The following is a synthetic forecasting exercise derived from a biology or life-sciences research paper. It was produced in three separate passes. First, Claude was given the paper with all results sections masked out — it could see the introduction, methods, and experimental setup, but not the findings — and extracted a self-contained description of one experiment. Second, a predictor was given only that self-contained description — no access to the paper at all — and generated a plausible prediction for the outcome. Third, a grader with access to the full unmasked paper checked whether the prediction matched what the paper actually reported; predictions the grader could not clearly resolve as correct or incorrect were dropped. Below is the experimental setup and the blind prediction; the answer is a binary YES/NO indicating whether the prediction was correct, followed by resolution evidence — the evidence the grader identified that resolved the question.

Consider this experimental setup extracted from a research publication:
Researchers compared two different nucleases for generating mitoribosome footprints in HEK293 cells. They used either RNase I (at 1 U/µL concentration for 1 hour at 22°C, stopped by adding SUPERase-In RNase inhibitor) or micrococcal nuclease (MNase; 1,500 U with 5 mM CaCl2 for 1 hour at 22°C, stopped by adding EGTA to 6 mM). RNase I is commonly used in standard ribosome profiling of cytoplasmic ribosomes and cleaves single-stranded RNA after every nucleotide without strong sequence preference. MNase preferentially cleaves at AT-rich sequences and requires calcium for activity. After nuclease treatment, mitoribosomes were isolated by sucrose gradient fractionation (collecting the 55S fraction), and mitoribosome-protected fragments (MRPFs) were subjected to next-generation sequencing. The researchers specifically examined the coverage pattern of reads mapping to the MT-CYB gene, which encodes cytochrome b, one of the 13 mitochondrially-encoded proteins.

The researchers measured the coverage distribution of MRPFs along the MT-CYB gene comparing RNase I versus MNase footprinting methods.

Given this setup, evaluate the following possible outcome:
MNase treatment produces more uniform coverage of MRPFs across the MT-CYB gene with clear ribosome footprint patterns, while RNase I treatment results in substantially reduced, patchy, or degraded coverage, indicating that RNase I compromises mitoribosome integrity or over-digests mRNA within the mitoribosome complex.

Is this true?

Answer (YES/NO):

-----

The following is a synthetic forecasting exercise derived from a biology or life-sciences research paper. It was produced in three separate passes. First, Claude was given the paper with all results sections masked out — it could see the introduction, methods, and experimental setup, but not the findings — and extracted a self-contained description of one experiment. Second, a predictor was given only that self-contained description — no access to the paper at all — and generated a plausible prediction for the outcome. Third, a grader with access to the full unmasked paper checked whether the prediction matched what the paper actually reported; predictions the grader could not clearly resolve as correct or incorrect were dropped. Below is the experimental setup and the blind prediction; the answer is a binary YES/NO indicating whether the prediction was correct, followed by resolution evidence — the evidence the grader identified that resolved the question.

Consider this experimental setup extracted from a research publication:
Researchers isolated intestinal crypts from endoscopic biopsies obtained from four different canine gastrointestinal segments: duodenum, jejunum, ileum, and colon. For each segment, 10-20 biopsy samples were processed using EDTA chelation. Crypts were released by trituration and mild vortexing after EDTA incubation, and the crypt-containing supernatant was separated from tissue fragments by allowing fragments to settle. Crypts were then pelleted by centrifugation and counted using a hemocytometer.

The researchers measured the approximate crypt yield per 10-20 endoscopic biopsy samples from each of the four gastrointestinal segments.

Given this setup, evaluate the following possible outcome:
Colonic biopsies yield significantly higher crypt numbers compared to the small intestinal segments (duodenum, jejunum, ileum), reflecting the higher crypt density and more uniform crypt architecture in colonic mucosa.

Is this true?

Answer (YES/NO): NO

-----

[Brief]
Show the lines above that include "biopsy".

[Written reply]
Researchers isolated intestinal crypts from endoscopic biopsies obtained from four different canine gastrointestinal segments: duodenum, jejunum, ileum, and colon. For each segment, 10-20 biopsy samples were processed using EDTA chelation. Crypts were released by trituration and mild vortexing after EDTA incubation, and the crypt-containing supernatant was separated from tissue fragments by allowing fragments to settle. Crypts were then pelleted by centrifugation and counted using a hemocytometer.
The researchers measured the approximate crypt yield per 10-20 endoscopic biopsy samples from each of the four gastrointestinal segments.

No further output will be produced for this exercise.